» Selected passage:
--*--

In this issue the paper by Chowdhury et al (see page 1416)1 is an important addition to the list of recent publications that challenge traditional concepts on the mechanisms of acute ischaemic stroke. According to conventional teaching, an acute ischaemic stroke is characterised by infarction confined to a single localised (focal) region of the brain. However, new neuroimaging techniques—in particular diffusion weighted magnetic resonance imaging (dw-MRI)—have modified this view.

In a recent study,2 scattered lesions in one vascular territory or multiple lesions in multiple vascular territories were actually more common than single lesions. Although dw-MRI is very sensitive in the ultra-early detection of cerebral ischaemia, it should be recognised that the dw-MRI lesions are not equivalent with infarction. Dw-MRI abnormalities may be reversible if the level of ischaemia is mild, or if early reperfusion occurs—for example, by means of thrombolytic therapy. Nevertheless, dw-MRI findings may give clues to underlying pathophysiology.

Scattered or multiple acute ischaemic lesion patterns have been associated with embolism from cardiac or large artery sources,2 which, in particular, should also be logically plausible if cortical territories are involved. However, in the present series of 10 patients with multiple infarcts mainly confined to subcortical regions,1 an embolic source was found in only one case. Could an embolic source have been over-looked? The possibility cannot be excluded because the patients were not investigated with trans-oesophageal ultrasound (which might have disclosed atherosclerotic aortic arch disease, for example); however, it appears unlikely.

--*--

» Listed entries:
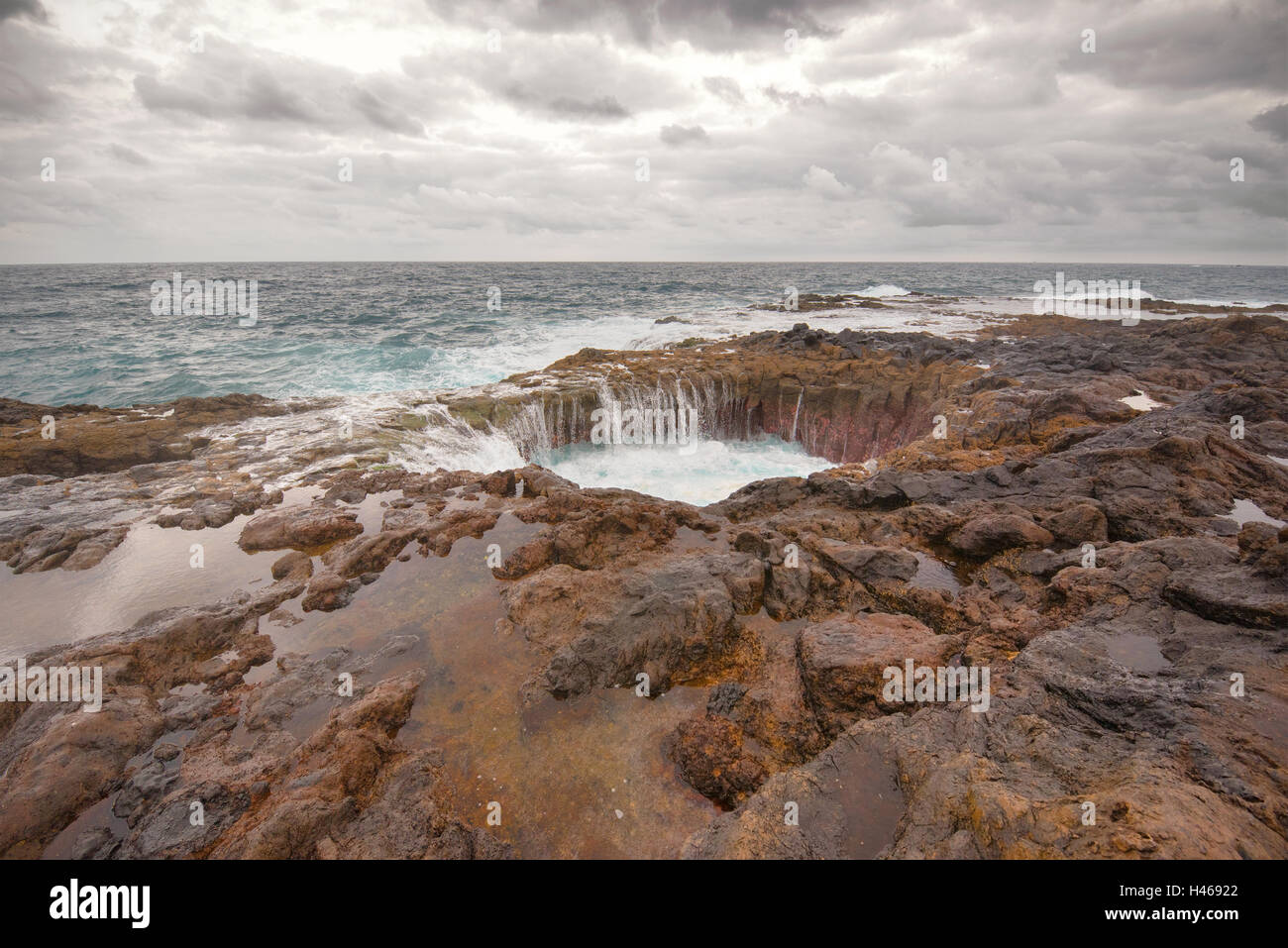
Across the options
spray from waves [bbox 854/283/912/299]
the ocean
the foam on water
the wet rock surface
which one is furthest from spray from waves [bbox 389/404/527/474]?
spray from waves [bbox 854/283/912/299]

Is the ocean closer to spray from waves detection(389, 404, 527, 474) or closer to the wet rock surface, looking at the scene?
spray from waves detection(389, 404, 527, 474)

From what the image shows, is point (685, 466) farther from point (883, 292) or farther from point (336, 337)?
point (883, 292)

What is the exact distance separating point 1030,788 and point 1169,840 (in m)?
1.05

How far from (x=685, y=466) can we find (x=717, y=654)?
15.8 metres

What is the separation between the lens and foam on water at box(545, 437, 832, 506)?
21328mm

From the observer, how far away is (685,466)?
23.7 meters

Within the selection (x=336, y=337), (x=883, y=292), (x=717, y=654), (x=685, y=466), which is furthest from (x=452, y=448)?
(x=883, y=292)

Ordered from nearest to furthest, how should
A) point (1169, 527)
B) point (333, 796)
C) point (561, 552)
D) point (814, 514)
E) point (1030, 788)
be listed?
point (1030, 788) → point (333, 796) → point (1169, 527) → point (561, 552) → point (814, 514)

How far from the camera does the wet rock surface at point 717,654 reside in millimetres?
5211

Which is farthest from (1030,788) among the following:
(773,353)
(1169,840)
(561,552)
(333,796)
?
(773,353)

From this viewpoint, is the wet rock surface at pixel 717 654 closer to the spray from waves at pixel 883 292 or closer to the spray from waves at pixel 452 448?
the spray from waves at pixel 452 448

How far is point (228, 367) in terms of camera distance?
35.1m
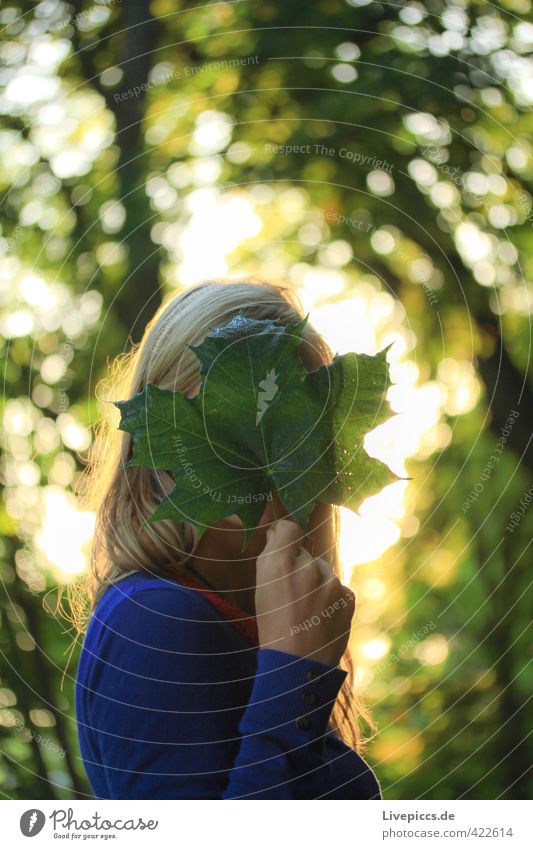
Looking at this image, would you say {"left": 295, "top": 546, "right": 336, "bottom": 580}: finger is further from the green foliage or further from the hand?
the green foliage

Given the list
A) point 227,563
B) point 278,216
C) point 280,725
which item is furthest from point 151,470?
point 278,216

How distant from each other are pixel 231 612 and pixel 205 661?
48mm

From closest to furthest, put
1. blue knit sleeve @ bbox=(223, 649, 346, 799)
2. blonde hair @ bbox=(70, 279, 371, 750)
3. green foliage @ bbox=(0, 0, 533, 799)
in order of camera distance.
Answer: blue knit sleeve @ bbox=(223, 649, 346, 799) → blonde hair @ bbox=(70, 279, 371, 750) → green foliage @ bbox=(0, 0, 533, 799)

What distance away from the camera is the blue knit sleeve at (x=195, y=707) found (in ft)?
1.88

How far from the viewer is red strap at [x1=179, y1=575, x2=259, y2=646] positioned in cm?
63

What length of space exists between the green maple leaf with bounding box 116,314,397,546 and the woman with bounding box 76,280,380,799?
40 mm

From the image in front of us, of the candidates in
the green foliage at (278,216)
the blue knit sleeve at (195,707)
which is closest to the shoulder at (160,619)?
the blue knit sleeve at (195,707)

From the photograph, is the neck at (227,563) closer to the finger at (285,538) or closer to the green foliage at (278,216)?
the finger at (285,538)

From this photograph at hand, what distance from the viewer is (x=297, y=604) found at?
59 cm

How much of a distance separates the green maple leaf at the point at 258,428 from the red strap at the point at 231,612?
5 cm

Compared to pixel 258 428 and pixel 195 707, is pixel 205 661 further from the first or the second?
pixel 258 428

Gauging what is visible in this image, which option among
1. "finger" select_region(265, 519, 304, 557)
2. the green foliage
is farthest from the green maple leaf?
the green foliage

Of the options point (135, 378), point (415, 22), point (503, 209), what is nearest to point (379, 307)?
point (503, 209)

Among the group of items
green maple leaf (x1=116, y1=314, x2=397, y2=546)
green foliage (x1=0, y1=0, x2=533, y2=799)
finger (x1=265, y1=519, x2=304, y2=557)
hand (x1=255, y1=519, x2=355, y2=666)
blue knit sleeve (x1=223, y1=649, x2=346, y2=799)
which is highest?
green foliage (x1=0, y1=0, x2=533, y2=799)
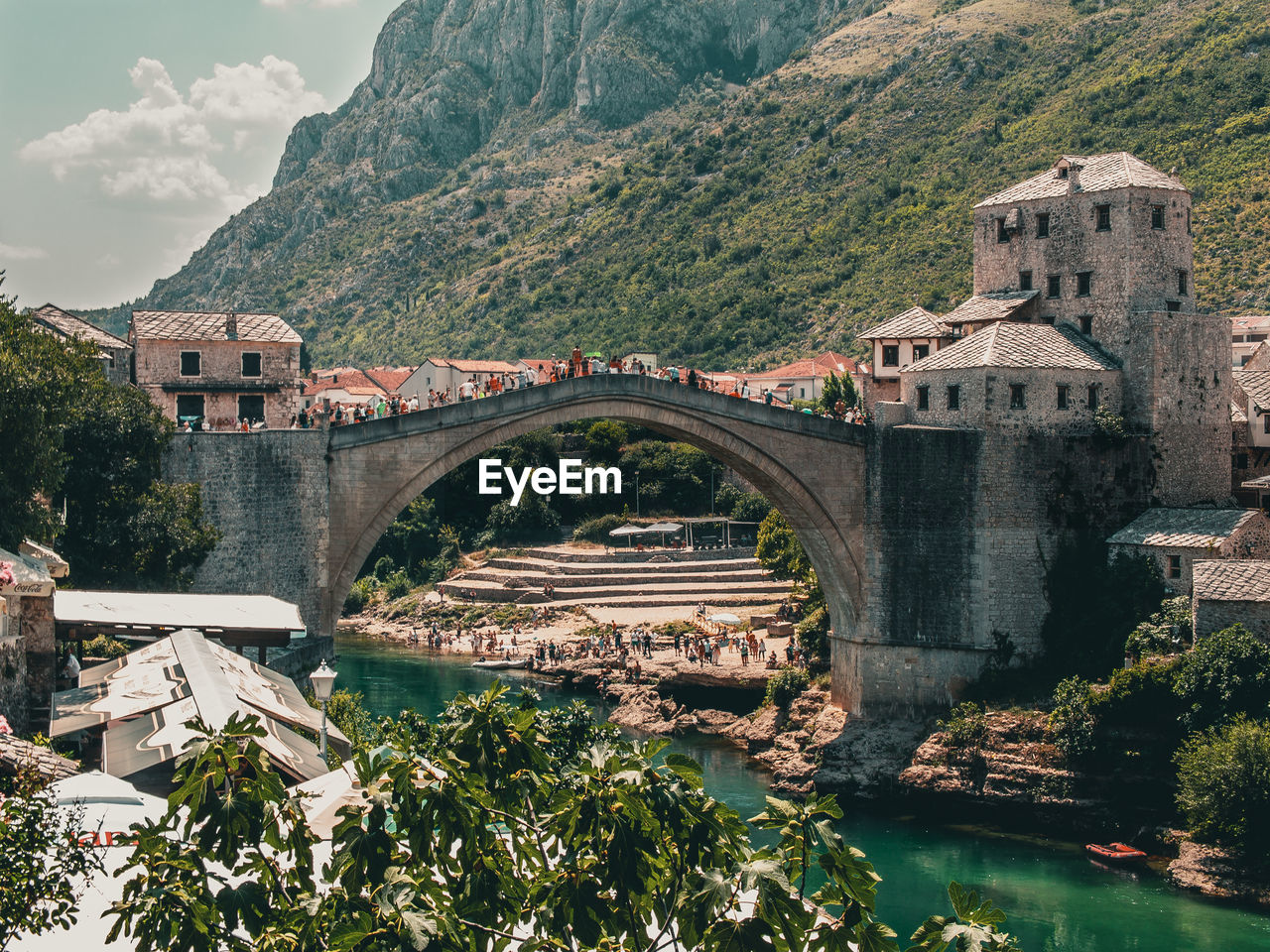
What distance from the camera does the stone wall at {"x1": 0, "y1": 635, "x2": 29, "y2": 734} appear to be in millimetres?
22562

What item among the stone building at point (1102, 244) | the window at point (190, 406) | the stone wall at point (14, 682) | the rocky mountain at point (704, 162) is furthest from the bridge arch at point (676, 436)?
the rocky mountain at point (704, 162)

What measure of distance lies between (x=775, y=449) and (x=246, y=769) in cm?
2831

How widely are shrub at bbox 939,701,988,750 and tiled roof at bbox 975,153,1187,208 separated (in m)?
14.1

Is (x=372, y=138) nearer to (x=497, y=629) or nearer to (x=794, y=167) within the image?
(x=794, y=167)

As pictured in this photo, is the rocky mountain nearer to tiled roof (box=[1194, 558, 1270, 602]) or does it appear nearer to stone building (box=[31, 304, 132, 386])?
tiled roof (box=[1194, 558, 1270, 602])

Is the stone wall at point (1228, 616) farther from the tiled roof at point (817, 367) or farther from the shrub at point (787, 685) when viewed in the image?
the tiled roof at point (817, 367)

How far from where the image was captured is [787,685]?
155ft

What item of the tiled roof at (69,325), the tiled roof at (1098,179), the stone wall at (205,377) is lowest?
the stone wall at (205,377)

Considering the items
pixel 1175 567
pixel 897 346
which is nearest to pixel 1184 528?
pixel 1175 567

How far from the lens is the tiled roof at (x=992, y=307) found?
143ft

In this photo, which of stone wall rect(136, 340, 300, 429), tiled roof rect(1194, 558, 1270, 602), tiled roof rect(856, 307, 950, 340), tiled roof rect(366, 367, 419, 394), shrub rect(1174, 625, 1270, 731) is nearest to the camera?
shrub rect(1174, 625, 1270, 731)

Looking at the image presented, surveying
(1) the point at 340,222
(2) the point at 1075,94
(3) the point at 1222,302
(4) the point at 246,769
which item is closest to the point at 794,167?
(2) the point at 1075,94

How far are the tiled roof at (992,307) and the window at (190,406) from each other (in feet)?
69.2

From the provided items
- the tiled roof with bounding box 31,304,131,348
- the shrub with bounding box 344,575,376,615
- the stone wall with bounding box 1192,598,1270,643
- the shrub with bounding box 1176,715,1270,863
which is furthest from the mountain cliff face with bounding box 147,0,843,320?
the shrub with bounding box 1176,715,1270,863
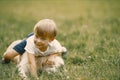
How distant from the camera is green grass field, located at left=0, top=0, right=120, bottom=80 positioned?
16.0 feet

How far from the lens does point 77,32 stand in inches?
302

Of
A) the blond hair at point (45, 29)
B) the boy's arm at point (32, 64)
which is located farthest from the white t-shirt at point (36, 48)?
the blond hair at point (45, 29)

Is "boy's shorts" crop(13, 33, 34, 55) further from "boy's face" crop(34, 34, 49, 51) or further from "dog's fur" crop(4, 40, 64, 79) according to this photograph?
"boy's face" crop(34, 34, 49, 51)

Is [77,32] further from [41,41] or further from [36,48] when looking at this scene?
[41,41]

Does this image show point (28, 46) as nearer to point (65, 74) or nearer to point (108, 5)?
point (65, 74)

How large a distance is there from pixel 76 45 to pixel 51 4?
713 centimetres

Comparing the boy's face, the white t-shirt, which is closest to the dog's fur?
the white t-shirt

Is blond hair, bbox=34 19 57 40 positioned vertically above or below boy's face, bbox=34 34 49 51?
above

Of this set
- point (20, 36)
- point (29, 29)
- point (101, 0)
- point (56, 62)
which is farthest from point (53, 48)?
point (101, 0)

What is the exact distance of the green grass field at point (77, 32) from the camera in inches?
192

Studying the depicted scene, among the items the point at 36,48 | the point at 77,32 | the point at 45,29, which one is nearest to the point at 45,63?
the point at 36,48

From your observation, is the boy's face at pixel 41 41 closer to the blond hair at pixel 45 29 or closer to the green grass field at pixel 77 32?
the blond hair at pixel 45 29

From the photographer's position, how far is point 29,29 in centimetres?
812

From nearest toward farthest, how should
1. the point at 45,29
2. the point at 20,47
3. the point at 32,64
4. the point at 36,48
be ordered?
the point at 45,29
the point at 32,64
the point at 36,48
the point at 20,47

--*--

» Tasks for this exercise:
1. In the commentary on stroke mechanisms, how many of the 10 patients with multiple, mainly subcortical infarcts had an embolic source found?
2. Continue the commentary on stroke mechanisms, picking up after its last sentence.
The entries come from a separate source, unrelated to the commentary on stroke mechanisms.

» Answers provided:
1. An embolic source was found in only one of the 10 patients.

2.
The dw-MRI findings suggested that the subcortical lesions had occurred within several weeks rather than at exactly the same time. Also in this field, concepts have changed: the acute phase of ischaemic stroke is much more dynamic than previously thought. A recent dw-MRI study3 disclosed early recurrent lesions on neuroimaging in one third of all patients within the first week, while clinical recurrence was evident in only 2%. Accepting that embolism is the unlikely cause in the present series, what other mechanisms may cause a clustering of multifocal cerebral ischaemia? At present, the answer is unknown but systemic factors like blood pressure regulation, haemorheological factors, infection, endothelial dysfunction, and possibly even stress might contribute. The present study underscores current gaps in the knowledge of precipitating causes of acute cerebral ischaemia—an under-investigated topic.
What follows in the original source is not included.